The VK Shunglu Committee report had earlier pointed out how a relative of chief minister was appointed as OSD to Jain in violation of rules. The report was full of details of other instances of nepotism, favouritism and cronyism.

Mishra's style and form in making sensational charges is almost a carbon copy of what used to be the trademark Kejriwal style.

But then there are a few differences: First, unlike Kejriwal, Mishra is not making a charge against someone high and mighty, with whom he has nothing to do — whether in working or within his domain of review. He is making a charge against his own chief minister for something he allegedly witnessed as a minister in the same government. He is making a charge against a person to whom he looked up and with whom he worked closely since the days of the Anna Hazare movement, at India Against Corruption, in AAP and his supreme boss in the Delhi government.

Next, Kejriwal had nothing to lose when he made wild charges against people in high places. Unlike Kejriwal, Mishra had a lot to lose when he made a personal corruption charge against the Delhi chief minister.

Third, unlike Kejriwal, Mishra is not making a charge and moving onto the next thing. Mishra is attempting to pursue his charge, at least as he is being seen for now, to its logical end. He is not just a complainant at the Anti-Corruption Bureau (ACB) of the Delhi government and CBI, but is also willing to be a sarkari gawah (prosecution witness) in the charges he has made against Kejriwal and Jain. That makes this a very different from a casual allegation, which is the norm in politics.

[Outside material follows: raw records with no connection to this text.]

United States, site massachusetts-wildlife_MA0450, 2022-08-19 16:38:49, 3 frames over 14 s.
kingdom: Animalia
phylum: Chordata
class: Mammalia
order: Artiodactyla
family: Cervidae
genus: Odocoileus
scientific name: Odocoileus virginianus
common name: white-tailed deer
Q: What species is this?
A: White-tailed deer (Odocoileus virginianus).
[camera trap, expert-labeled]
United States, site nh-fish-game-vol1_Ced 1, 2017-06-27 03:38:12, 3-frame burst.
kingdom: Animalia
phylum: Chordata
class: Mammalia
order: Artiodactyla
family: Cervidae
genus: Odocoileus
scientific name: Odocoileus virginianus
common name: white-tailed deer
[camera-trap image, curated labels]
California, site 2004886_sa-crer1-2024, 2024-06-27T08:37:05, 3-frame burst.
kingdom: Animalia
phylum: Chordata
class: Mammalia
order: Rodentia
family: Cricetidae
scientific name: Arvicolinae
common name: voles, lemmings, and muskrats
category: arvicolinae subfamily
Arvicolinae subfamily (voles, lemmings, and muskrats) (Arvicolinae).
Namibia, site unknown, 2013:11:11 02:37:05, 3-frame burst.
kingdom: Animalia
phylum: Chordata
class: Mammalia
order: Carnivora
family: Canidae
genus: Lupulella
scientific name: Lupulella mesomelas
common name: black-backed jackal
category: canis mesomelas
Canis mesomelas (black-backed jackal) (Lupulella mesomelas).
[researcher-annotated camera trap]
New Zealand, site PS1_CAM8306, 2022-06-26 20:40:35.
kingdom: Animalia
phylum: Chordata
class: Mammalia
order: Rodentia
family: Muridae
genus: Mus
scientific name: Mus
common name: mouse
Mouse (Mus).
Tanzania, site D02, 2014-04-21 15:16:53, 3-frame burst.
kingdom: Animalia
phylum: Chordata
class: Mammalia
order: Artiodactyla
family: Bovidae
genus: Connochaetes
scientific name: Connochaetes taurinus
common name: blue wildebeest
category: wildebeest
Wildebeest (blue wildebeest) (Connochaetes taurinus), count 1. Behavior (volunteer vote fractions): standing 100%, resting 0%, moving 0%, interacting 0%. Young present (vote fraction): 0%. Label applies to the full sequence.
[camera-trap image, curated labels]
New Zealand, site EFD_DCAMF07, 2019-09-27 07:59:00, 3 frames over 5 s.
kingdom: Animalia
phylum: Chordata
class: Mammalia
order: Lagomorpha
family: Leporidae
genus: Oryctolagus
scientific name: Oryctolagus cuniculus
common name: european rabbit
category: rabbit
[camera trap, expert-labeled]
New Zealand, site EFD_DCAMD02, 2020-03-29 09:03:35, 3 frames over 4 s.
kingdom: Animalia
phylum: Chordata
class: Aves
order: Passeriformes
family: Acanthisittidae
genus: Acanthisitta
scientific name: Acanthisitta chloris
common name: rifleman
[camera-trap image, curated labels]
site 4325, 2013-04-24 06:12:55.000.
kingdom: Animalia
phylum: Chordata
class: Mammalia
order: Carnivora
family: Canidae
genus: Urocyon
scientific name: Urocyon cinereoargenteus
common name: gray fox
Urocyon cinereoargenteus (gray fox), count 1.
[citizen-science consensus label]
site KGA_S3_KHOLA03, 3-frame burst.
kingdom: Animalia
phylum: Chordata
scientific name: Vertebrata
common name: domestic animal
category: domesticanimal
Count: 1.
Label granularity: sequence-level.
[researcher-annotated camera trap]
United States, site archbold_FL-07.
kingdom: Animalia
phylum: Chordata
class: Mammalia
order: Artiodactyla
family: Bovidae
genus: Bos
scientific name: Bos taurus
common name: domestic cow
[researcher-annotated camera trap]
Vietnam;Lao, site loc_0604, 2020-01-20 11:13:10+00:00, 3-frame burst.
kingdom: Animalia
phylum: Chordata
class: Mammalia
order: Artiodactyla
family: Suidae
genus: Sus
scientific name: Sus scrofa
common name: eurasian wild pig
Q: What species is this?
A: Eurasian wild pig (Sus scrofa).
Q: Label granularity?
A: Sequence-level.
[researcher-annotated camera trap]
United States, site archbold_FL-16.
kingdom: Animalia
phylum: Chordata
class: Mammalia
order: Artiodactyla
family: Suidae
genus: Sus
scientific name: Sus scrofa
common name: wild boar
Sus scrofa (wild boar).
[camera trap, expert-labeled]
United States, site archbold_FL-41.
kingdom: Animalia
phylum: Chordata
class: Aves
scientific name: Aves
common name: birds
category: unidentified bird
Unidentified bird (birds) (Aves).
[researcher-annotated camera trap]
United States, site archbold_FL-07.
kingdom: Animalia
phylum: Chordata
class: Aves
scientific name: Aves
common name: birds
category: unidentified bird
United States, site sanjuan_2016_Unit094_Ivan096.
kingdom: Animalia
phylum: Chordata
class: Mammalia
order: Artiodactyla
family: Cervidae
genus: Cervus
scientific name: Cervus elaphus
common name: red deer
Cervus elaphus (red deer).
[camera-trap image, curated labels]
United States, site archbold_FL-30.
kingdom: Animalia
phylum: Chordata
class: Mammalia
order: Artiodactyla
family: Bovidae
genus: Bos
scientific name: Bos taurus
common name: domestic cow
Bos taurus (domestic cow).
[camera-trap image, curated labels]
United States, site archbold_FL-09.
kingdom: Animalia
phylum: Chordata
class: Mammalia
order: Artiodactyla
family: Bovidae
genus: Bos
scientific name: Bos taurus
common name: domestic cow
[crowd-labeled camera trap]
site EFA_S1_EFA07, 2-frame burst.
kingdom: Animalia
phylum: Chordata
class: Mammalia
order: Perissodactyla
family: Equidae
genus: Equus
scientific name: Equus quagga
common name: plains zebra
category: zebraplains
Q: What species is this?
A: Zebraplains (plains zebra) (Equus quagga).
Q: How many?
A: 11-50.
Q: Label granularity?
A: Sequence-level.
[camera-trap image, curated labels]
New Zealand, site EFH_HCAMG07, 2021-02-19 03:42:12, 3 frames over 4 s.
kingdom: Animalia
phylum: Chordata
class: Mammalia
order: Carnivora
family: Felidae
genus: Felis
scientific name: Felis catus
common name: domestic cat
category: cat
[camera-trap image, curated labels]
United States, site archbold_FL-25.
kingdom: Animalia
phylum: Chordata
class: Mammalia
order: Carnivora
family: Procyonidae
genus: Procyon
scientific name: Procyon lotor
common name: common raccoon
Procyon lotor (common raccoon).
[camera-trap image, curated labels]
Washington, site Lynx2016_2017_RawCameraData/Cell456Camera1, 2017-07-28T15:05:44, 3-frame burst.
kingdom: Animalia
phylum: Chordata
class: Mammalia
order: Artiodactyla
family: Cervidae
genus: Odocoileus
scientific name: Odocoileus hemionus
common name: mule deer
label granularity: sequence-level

After visiting the CBI office to formally lodge corruption complaints against Kejriwal, Mishra said, "I have registered three complaints. The first is in connection with the Rs 50-crore land deal of Kejriwal's relative. The second is against the cash exchange of Rs two crore between Kejriwal and Jain. And the third is against five AAP leaders who misused funds for foreign trips."

Mishra may be getting the same sort of media attention as Kejriwal used to receive, but his current style of politics or supposed crusader zeal, however, is problematic. He will be neither able to spilt AAP, nor would any other party (the BJP or Congress included) like to invite Mishra — with his outwardly fiercely moralistic independent streak — to its fold. He can be an activist, but again unlike his guru Kejriwal he can't be a modern day politician. He had been a minister for the past years, but failed to learn the tricks of trade in politics, particularly the art of the possible.